***** Passage to read *****
I’m not going to lie, sometimes I cringe – trying to recall what could have possibly led me to think or feel so strongly way towards someone whose name I can  now barely recall. How many times I’ve come home from a date and in my school girl naiveté profess how much I love them! Not love of course, but think they are the shizzz. Instead of actually just being a shit head, which many turned out to be once the novelty wore off.

I also often wonder how I’ve remained friends (even close) with some men I’ve dated and how others simply dropped off the face of the Earth and out of my life. My scientific and curious side tried to find a pattern – like I only remained friends with guys I’ve never slept with…..or those I only dated a few times….or those that I never really had strong feelings for. But none of those were true or consistent. The pattern was…. there was no pattern. It’s a crap shoot with one exception – if a guy really hurt me, or screwed me over or lied to me or treated me poorly or disrespectfully, odds are we are not currently friends.

One reason that made me think of this recently was a somewhat related conversation I had with Male Me. He insisted that sex changes everything and that it is virtually impossible to have a friendship with a woman and have sex with her (while not dating her just to be clear). You know, friends with benefits…fuck buddies…..call it what you like. We are all products of our own experiences so obviously this hasn’t worked for him. I’ll agree there is a slippery slope when it comes to friendship and sex but I don’t believe the two are mutually exclusive. I don’t believe there is one specific formula that works and another that is doomed, but clearly if one party has feelings for the other and there is sex, and the other party doesn’t want emotional attachment….well, that’s usually a recipe for disaster.

So what changes in a person to allow this evolution? Time can certainly be a factor. So does getting to know a person. The guy who I thought was my soul mate after two dates suddenly moves to the category of ‘wouldn’t touch him with a ten foot pole’ after getting to know him for 6 months. However, what was once a crush can now be a deep respect and fondness that is shared amongst friends who have let their guards down enough to have a genuine friendship.
*****
Written task A: Can you repeat the passage on dating and friendship word for word, beginning at the words that have "I also often" and stopping after "not currently friends."?
Written task B: What might come after the last sentence of the passage on dating and friendship? Write the part that follows.
The lines that come next aren't needed for anything here.
***** Entries supplied *****
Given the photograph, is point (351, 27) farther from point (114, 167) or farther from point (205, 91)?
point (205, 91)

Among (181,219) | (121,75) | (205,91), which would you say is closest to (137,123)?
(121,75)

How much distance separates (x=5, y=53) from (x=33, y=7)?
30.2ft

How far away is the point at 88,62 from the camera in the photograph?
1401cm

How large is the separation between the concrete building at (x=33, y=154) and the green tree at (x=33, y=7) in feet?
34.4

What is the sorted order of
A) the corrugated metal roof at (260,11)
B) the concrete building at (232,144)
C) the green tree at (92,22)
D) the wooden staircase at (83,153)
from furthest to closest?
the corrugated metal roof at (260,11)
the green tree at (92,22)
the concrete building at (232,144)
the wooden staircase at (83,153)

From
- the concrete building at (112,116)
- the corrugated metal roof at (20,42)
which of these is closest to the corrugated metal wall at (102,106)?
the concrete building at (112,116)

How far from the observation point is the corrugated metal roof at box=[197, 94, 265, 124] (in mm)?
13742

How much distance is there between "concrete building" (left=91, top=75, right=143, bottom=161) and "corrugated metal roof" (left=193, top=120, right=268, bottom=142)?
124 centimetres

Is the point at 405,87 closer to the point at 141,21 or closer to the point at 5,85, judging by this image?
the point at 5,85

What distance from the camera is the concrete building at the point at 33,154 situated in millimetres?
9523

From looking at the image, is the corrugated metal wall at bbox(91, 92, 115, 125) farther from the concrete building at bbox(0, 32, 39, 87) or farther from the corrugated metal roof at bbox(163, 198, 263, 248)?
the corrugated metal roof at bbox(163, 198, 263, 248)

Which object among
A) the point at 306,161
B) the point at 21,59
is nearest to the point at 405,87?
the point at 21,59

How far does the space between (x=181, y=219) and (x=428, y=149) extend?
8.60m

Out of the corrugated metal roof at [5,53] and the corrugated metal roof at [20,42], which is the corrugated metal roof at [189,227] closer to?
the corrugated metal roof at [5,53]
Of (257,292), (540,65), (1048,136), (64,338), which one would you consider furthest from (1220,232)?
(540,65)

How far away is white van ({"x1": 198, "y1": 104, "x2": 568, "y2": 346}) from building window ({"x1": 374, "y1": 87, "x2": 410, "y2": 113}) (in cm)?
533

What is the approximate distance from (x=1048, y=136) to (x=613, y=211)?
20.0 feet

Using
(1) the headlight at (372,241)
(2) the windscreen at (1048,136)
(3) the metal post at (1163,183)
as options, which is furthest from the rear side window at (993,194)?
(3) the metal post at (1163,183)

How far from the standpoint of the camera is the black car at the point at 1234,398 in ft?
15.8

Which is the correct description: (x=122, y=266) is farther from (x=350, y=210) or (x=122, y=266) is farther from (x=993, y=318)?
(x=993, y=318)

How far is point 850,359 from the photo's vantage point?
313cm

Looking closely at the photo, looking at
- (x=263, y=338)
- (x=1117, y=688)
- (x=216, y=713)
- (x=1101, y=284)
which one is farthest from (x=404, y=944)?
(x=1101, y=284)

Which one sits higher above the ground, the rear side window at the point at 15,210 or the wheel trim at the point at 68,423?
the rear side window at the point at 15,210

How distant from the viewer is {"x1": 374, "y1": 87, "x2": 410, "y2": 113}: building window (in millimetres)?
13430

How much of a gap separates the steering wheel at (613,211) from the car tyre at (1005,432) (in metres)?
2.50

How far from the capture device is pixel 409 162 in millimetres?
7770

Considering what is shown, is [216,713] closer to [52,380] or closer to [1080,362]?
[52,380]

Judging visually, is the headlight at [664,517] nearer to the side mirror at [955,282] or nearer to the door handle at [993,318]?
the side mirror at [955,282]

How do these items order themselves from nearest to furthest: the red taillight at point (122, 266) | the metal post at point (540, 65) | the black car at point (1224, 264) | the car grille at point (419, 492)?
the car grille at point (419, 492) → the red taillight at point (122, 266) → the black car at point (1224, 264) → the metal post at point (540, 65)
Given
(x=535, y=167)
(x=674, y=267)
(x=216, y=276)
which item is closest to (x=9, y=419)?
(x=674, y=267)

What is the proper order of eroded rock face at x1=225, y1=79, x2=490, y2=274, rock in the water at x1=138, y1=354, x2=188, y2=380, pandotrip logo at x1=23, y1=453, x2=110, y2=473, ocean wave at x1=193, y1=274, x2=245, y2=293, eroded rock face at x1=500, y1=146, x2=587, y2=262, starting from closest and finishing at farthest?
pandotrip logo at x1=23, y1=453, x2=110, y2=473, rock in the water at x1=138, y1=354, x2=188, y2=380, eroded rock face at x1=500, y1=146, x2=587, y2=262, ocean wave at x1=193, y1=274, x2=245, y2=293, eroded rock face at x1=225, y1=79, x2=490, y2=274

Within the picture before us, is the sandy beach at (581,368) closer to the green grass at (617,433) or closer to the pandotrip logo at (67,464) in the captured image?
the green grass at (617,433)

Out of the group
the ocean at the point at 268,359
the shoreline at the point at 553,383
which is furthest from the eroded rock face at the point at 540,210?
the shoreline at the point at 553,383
*****
Written response A:
I also often wonder how I’ve remained friends (even close) with some men I’ve dated and how others simply dropped off the face of the Earth and out of my life. My scientific and curious side tried to find a pattern – like I only remained friends with guys I’ve never slept with…..or those I only dated a few times….or those that I never really had strong feelings for. But none of those were true or consistent. The pattern was…. there was no pattern. It’s a crap shoot with one exception – if a guy really hurt me, or screwed me over or lied to me or treated me poorly or disrespectfully, odds are we are not currently friends.

Written response B:
The only gray area in this scenario is what happens when one friend gets involved with a new romantic partner? Is there jealousy? Does the new partner understand or appreciate why their boyfriend/girlfriend is maintaining a friendship with an ex or almost ex? That’s where it gets sticky and sometimes friendships don’t survive when the new girlfriend/boyfriend turns into a wife/husband. A lot of men can’t juggle the girl “friend” AND the girlfriend and I’ve sadly cut off friendships when a male friend only has time for me in-between relationships. I’m not going to be filler for anyone, I care too much and I take my friendships (male or female) seriously.

I’m not going to say time heals all wounds, but it certainly brings clarity to most situations. Granola and I are good friends who occasionally sleep together. Facebook Guy and I are friends, but guarded ones. Male Me and I are friends again after a period of not speaking. I feel like we are in a good place and I genuinely care about him and enjoy his company with no remorse of what never happened or could have between us. It took time to get to this place, but I think we’re in the clear.

Still Married Guy is another story altogether.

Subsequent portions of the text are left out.